Back in the 1980s, Gaiman had written the beginning of the novel — his first attempt at the form — and sent it to a few friends, Pratchett included, for feedback. Then, as he put it, “life got in the way,” and he set the project aside. Some time later, he was just a few issues into his much-loved comic-book series “Sandman,” when Pratchett reached out to him.
“I get a call from Terry saying, ‘You know, that thing you sent me — are you doing anything with it? Because I know how it goes. You can either sell me the idea and what you’ve written so far, or let’s write it together,’” Gaiman said. “And I’m like, ‘Let’s write it together.’ Because I knew how good Terry was, and I knew that I was a baby.” The process, he added, “was like being apprenticed to a master craftsman.”
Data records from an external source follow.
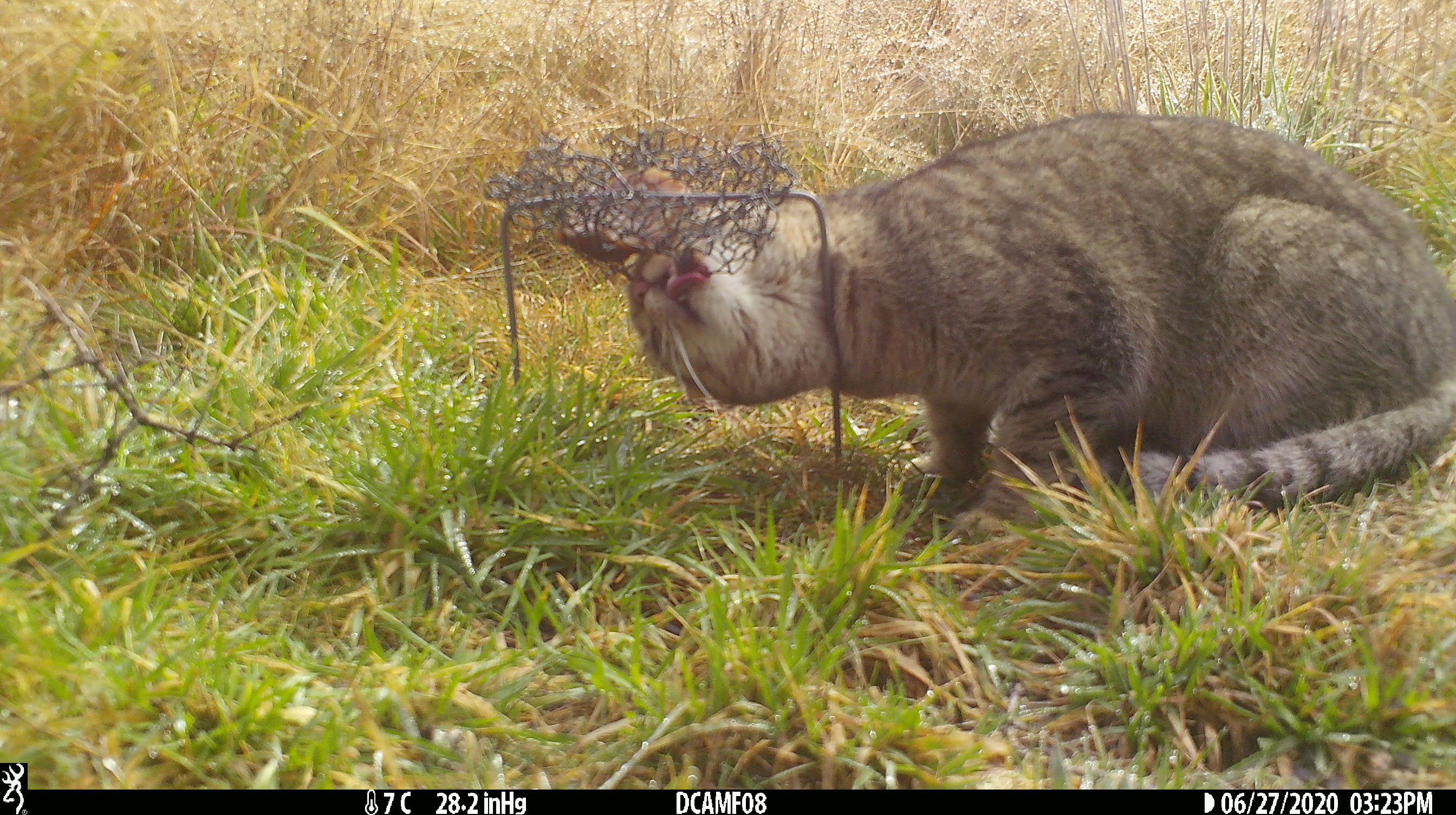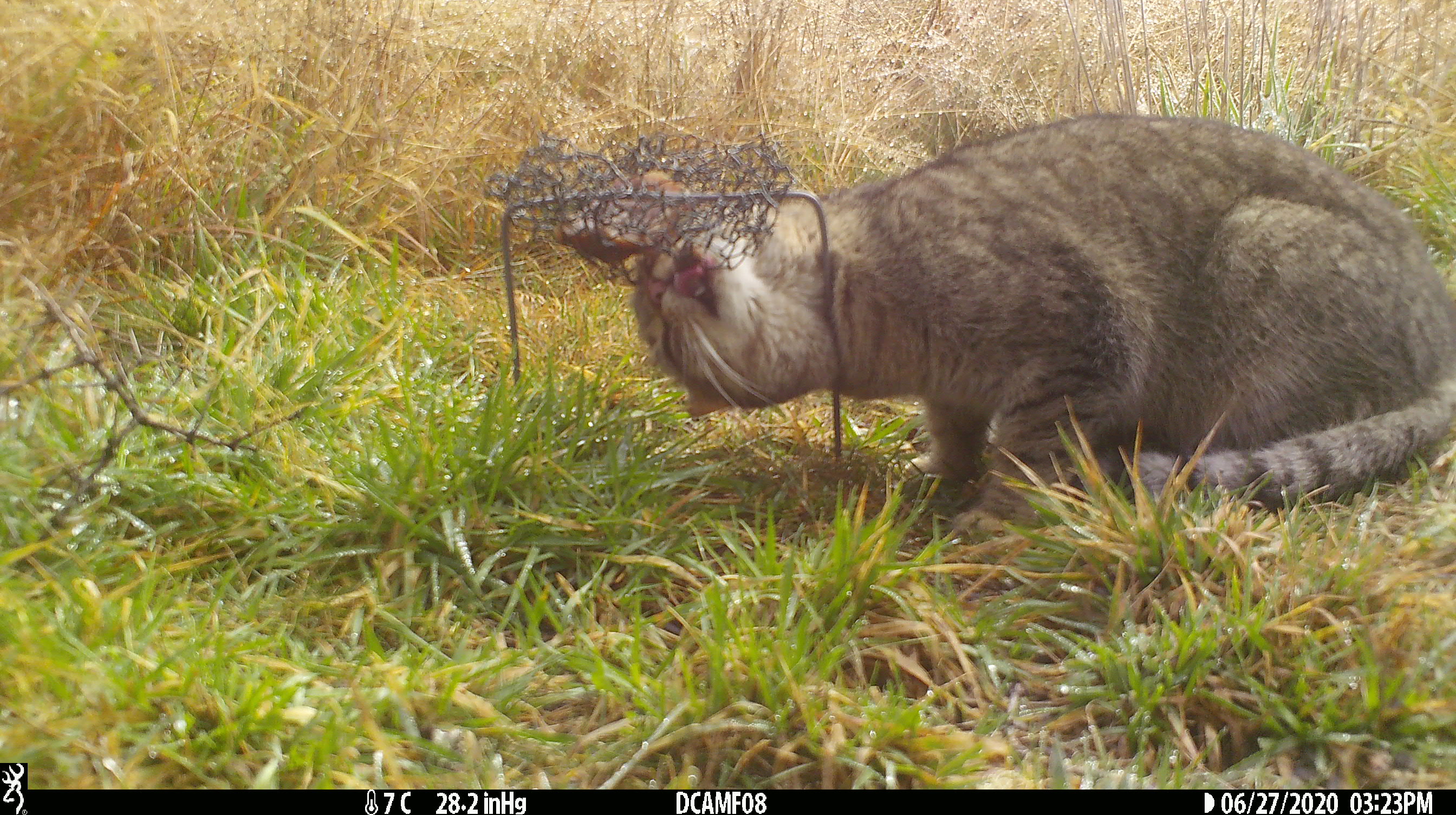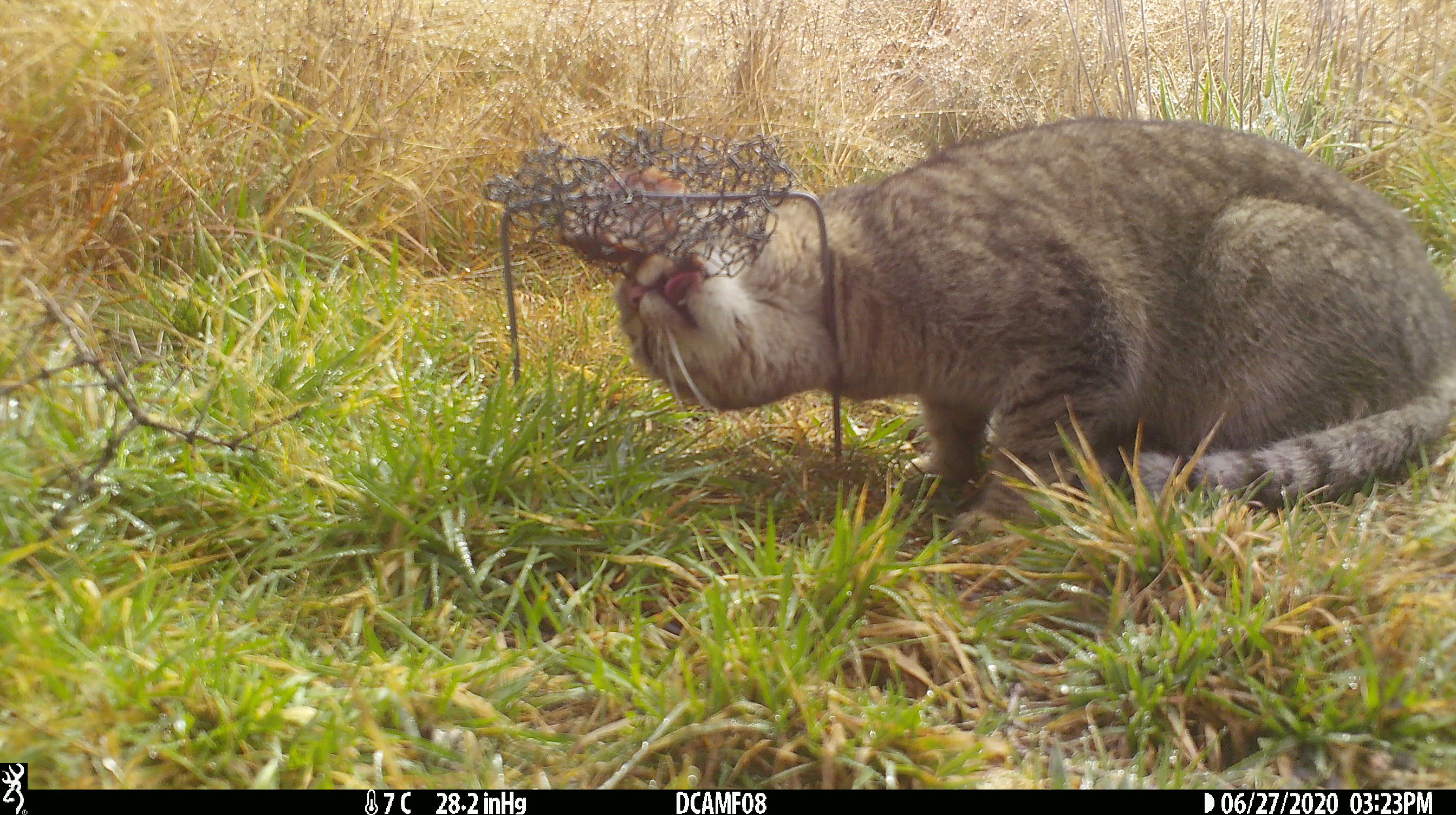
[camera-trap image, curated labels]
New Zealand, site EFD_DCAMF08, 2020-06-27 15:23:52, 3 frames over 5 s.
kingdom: Animalia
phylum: Chordata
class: Mammalia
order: Carnivora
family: Felidae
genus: Felis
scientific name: Felis catus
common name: domestic cat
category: cat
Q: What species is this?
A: Cat (domestic cat) (Felis catus).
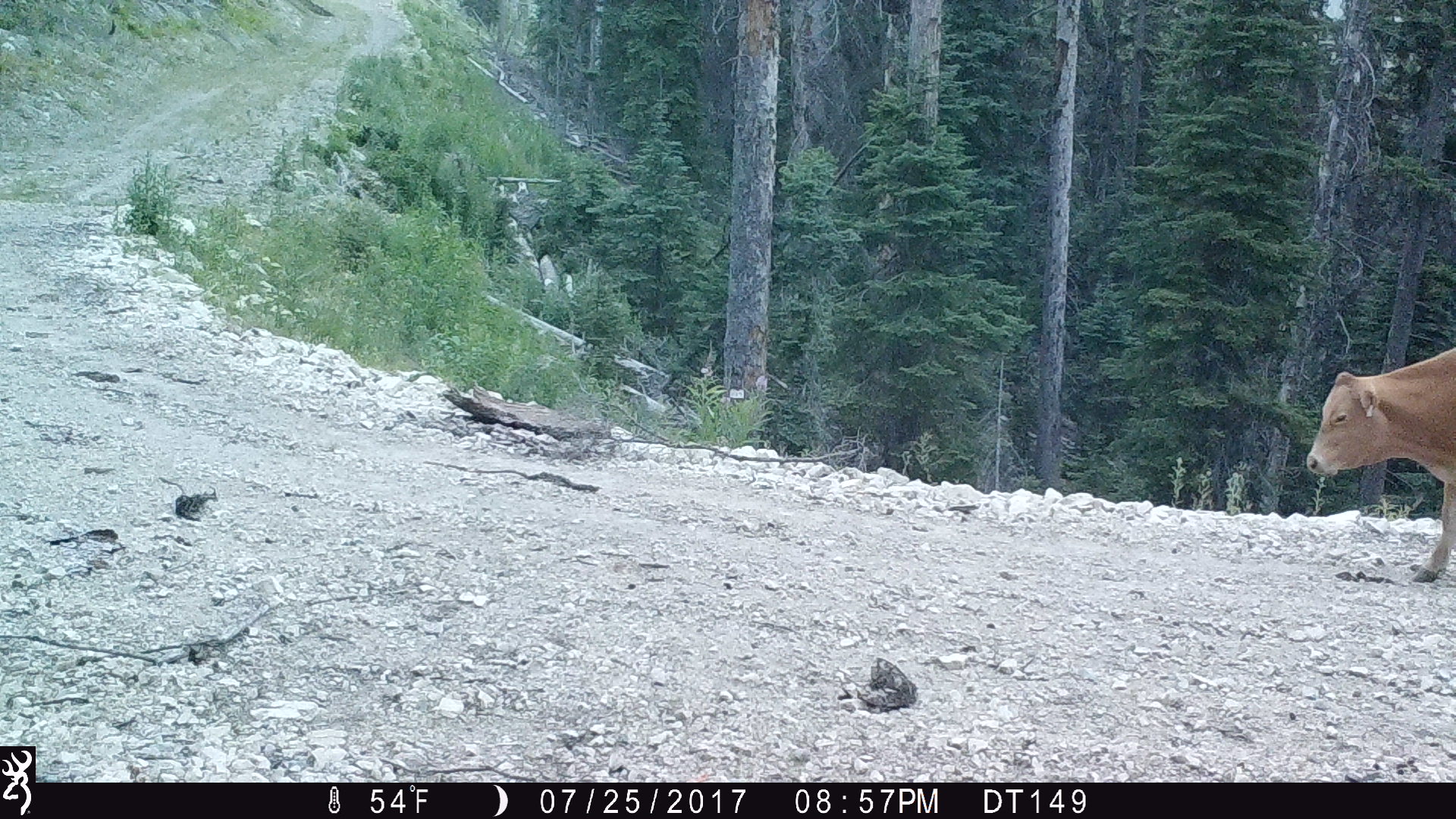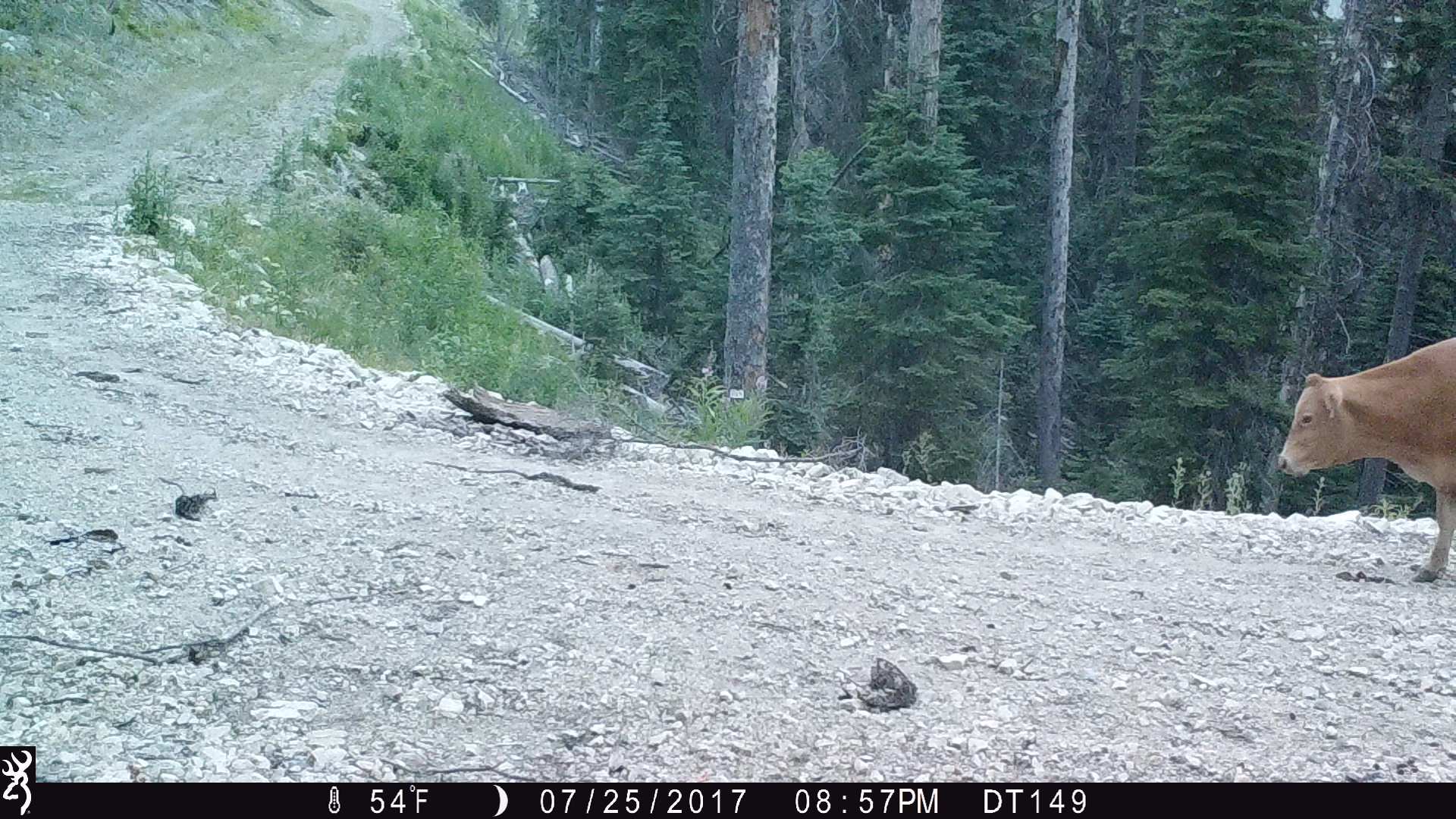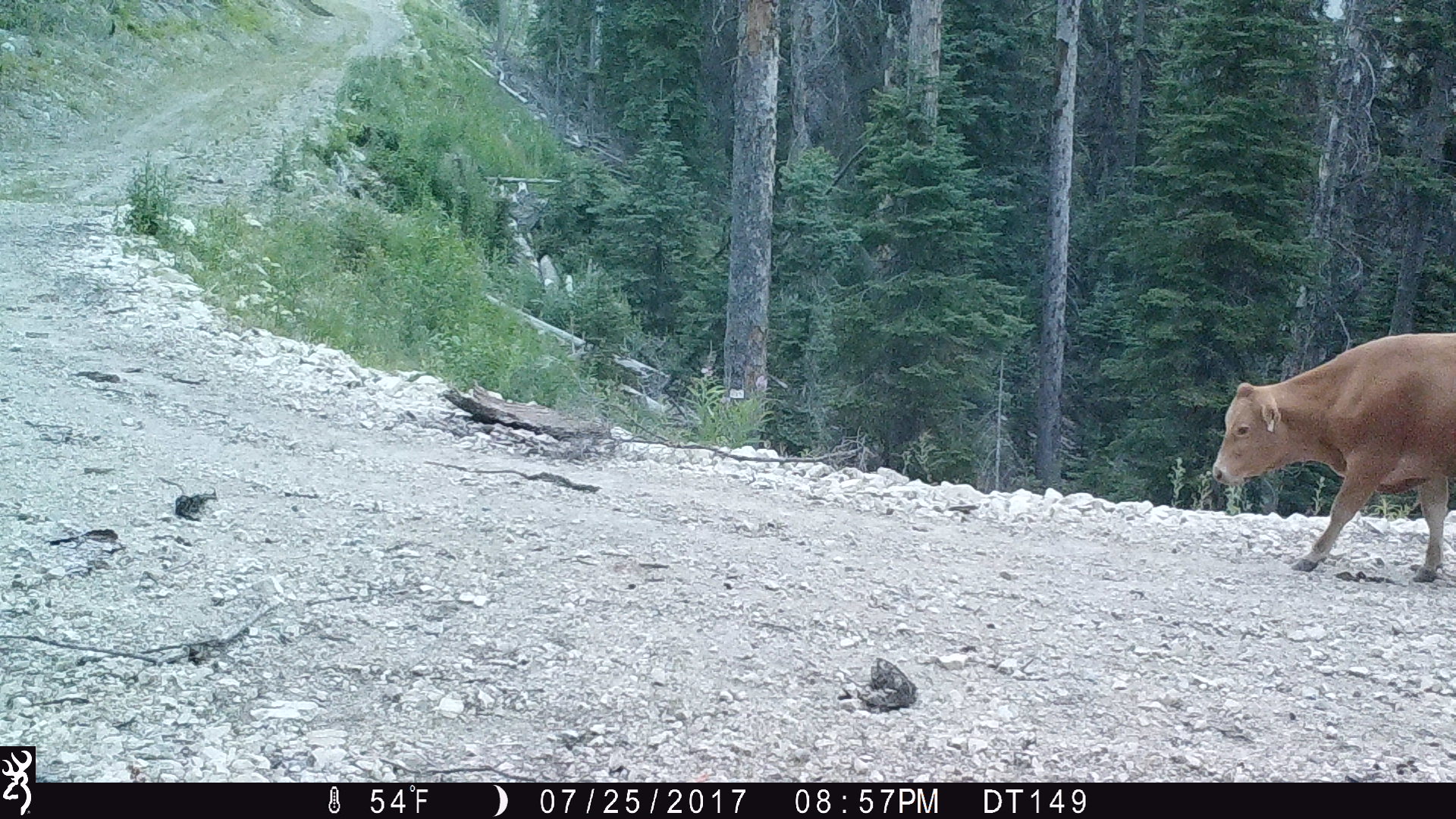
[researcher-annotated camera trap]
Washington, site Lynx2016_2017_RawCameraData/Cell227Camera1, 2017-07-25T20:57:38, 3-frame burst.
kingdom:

They sold the novel in 1989. Shortly after, Gaiman said, the two began talking about what a next installment to the book might look like. Pratchett died in 2015 and the sequel was never written, but it did, Gaiman said, have a title — “668: The Neighbor of the Beast.”
“A lot of the trappings and the idea of what propelled book two into existence wound up integral to what I did in ‘Good Omens’ the TV series,” Gaiman said. In the first book, he added, “We never see hell and we never see heaven. We never actually see the people behind the scenes who are very, very keen on Armageddon.”
Those characters are, however, seen in the “Good Omens” miniseries. Michael Sheen and David Tennant play the protagonists, angel Aziraphale and demon Crowley, respectively. Jon Hamm, in his first series work since “Mad Men,” plays Aziraphale’s boss.
“I got the lovely, wonderful Jon Hamm to play the angel Gabriel and sell you on the whole thing,” Gaiman said. “I don’t know if it would have been as easy without Jon.” When Gaiman came up with the idea for Gabriel, who is not in the novel, “I just though, ‘Well, he has to be the best looking, best dressed, convinced of his own rightness boss you’ve ever had, and it doesn’t even occur to him in any universe that he could be wrong about anything. And who do I know that could actually play that and pull it off?’”
Gaiman wrote to Hamm.
“I sent him an email, saying, ‘Dear Jon Hamm, some years ago you told me that ‘Good Omens’ was your favorite book when you were in college and that it was unfilmable, and I have made the mistake of turning it into television, and would you mind playing Gabriel? He isn’t in the book.’”
Gaiman received a simple response. The actor wrote back, “Yes,” and signed the email “HAMM” in capital letters — “which is how Jon Hamm signs everything,” Gaiman said.